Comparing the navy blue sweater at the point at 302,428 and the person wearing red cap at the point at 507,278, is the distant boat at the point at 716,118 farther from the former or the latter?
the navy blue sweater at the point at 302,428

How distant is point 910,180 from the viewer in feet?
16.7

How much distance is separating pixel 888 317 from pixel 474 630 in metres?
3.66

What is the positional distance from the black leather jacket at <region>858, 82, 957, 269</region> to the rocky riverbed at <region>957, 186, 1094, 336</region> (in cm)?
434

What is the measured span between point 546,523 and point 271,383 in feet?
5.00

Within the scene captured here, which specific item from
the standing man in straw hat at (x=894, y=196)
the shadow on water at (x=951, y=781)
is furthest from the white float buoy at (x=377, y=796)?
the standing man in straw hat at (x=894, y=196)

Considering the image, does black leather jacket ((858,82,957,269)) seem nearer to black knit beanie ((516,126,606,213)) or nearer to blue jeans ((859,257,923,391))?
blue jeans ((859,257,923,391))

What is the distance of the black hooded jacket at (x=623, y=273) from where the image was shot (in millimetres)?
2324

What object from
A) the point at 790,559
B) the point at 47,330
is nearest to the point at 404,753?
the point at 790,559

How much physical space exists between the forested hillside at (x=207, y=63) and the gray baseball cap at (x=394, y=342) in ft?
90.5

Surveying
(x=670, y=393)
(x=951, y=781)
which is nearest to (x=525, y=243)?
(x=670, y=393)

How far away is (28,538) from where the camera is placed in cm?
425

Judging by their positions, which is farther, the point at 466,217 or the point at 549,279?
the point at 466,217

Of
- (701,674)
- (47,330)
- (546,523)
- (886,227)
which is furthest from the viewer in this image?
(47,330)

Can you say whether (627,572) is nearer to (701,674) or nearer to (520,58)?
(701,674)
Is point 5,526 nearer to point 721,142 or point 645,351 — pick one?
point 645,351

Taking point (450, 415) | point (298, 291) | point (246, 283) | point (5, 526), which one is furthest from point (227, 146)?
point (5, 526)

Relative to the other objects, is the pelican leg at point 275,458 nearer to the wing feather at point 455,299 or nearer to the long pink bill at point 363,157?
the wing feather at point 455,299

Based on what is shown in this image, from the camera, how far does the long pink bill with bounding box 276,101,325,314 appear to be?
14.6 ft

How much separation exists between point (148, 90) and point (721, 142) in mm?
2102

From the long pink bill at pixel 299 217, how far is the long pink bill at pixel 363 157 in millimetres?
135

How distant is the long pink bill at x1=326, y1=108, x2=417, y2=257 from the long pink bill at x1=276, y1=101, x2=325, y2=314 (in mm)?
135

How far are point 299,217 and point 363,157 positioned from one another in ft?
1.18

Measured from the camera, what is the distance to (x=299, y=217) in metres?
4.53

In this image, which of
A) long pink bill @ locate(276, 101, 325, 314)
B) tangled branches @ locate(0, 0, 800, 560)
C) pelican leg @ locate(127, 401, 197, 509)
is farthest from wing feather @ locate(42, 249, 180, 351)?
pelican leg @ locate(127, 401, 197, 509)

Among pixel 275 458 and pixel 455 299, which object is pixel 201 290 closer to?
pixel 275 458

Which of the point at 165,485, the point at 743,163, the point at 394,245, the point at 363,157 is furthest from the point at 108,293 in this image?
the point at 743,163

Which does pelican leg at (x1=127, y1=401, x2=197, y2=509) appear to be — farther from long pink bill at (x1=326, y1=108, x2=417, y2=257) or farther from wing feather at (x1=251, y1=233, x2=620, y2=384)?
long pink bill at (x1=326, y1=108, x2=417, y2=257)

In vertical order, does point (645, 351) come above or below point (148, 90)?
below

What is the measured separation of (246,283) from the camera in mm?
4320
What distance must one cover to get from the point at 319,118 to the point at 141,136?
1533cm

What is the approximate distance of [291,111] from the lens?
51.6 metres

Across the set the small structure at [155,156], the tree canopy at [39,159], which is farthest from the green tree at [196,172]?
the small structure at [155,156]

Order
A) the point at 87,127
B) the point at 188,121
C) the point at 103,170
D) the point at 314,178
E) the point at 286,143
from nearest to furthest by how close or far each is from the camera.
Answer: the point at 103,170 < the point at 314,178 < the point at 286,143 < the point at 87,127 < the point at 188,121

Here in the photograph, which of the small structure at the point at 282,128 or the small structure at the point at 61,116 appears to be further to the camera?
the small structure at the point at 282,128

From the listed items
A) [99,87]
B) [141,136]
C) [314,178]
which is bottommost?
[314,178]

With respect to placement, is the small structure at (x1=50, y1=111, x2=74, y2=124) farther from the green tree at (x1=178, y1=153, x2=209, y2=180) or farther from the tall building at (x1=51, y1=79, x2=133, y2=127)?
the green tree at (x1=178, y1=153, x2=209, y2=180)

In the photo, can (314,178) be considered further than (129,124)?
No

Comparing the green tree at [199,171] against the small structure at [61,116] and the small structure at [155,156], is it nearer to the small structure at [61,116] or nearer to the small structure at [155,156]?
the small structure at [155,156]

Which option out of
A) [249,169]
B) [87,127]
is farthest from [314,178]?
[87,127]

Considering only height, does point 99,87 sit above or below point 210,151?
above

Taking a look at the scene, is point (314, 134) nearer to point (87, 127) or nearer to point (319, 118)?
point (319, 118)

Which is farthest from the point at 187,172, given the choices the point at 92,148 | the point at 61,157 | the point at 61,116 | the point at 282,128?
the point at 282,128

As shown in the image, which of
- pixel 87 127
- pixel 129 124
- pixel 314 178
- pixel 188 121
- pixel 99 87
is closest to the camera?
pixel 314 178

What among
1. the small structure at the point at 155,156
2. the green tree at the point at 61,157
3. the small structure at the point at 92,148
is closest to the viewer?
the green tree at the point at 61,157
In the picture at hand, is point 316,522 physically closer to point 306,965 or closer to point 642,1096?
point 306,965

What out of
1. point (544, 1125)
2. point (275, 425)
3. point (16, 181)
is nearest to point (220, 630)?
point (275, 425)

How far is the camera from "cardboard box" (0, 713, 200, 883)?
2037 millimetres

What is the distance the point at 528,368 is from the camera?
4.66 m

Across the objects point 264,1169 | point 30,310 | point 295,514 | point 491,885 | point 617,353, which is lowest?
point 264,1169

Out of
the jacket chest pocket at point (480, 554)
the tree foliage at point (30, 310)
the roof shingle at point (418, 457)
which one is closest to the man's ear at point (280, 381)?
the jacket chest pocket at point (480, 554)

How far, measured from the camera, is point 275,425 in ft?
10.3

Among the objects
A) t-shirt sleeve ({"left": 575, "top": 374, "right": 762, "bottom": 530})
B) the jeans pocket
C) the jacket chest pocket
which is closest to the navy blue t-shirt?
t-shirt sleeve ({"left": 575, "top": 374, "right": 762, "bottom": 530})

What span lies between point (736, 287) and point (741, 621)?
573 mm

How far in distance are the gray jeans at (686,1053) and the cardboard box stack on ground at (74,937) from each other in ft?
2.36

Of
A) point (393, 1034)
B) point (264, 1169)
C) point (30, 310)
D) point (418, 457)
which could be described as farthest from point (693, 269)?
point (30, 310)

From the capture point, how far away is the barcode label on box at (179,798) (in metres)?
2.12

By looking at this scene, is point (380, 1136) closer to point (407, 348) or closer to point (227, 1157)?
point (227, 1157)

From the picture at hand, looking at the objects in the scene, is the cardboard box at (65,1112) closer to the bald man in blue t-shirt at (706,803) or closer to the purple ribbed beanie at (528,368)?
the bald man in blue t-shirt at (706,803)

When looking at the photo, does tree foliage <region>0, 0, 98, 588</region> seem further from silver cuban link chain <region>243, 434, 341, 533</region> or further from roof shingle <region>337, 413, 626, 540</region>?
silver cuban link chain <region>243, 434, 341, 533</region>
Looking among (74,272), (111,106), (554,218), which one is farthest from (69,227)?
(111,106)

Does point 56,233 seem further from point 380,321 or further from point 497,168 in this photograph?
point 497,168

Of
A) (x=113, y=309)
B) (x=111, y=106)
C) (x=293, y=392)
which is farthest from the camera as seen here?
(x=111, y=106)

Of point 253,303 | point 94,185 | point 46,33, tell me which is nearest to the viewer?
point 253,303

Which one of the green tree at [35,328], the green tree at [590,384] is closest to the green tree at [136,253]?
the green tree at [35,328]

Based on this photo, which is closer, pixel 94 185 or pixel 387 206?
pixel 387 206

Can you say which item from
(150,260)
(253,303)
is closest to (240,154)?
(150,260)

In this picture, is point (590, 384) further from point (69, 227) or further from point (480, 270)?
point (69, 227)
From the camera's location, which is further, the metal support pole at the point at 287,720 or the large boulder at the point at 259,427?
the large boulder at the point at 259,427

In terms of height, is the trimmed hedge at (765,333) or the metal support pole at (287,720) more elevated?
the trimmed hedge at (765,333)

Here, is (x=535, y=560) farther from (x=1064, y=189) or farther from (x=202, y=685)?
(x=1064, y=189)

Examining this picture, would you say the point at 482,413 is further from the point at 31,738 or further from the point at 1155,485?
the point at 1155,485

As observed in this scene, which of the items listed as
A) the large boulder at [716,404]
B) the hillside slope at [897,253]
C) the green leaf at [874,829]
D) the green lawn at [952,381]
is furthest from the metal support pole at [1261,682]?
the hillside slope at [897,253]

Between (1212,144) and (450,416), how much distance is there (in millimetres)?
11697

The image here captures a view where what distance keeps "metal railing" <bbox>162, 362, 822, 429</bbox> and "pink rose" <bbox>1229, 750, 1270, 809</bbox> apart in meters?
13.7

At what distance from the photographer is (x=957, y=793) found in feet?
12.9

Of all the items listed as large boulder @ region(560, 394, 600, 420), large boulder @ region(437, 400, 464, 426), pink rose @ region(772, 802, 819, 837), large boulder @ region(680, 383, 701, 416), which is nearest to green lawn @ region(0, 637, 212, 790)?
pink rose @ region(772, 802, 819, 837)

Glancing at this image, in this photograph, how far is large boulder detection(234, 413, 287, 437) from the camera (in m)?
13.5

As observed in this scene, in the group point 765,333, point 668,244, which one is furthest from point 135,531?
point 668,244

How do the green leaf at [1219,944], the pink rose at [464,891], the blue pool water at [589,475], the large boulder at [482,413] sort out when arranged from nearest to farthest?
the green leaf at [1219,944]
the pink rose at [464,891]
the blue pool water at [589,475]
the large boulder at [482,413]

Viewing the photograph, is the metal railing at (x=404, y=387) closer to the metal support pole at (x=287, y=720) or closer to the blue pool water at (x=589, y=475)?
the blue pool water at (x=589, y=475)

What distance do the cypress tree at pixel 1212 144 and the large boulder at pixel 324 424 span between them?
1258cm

#####

#### What is expected
Return, unchanged, each line from the line containing "Between (1212,144) and" through the last line of the material.

#### Written response
Between (1212,144) and (450,416), how much distance is there (in millimetres)?
11697

The image here captures a view where what distance keeps "metal railing" <bbox>162, 362, 822, 429</bbox> and "pink rose" <bbox>1229, 750, 1270, 809</bbox> apart in meters?
13.7

At what distance from the photographer is (x=957, y=793) found in feet?
12.9

Of all the items listed as large boulder @ region(560, 394, 600, 420), large boulder @ region(437, 400, 464, 426), pink rose @ region(772, 802, 819, 837), large boulder @ region(680, 383, 701, 416), which is nearest to green lawn @ region(0, 637, 212, 790)?
pink rose @ region(772, 802, 819, 837)

Glancing at this image, in this photograph, how far is large boulder detection(234, 413, 287, 437) from the camera (in m)?
13.5

As observed in this scene, in the group point 765,333, point 668,244, which one is furthest from point 135,531?
point 668,244

How do the green leaf at [1219,944], the pink rose at [464,891], the blue pool water at [589,475], the large boulder at [482,413] sort out when arranged from nearest to farthest?
the green leaf at [1219,944]
the pink rose at [464,891]
the blue pool water at [589,475]
the large boulder at [482,413]

Viewing the photograph, is the metal railing at (x=404, y=387) closer to the metal support pole at (x=287, y=720) or closer to the blue pool water at (x=589, y=475)?
the blue pool water at (x=589, y=475)

What distance do the cypress tree at pixel 1212 144 and the large boulder at pixel 324 424 span between them?
1258cm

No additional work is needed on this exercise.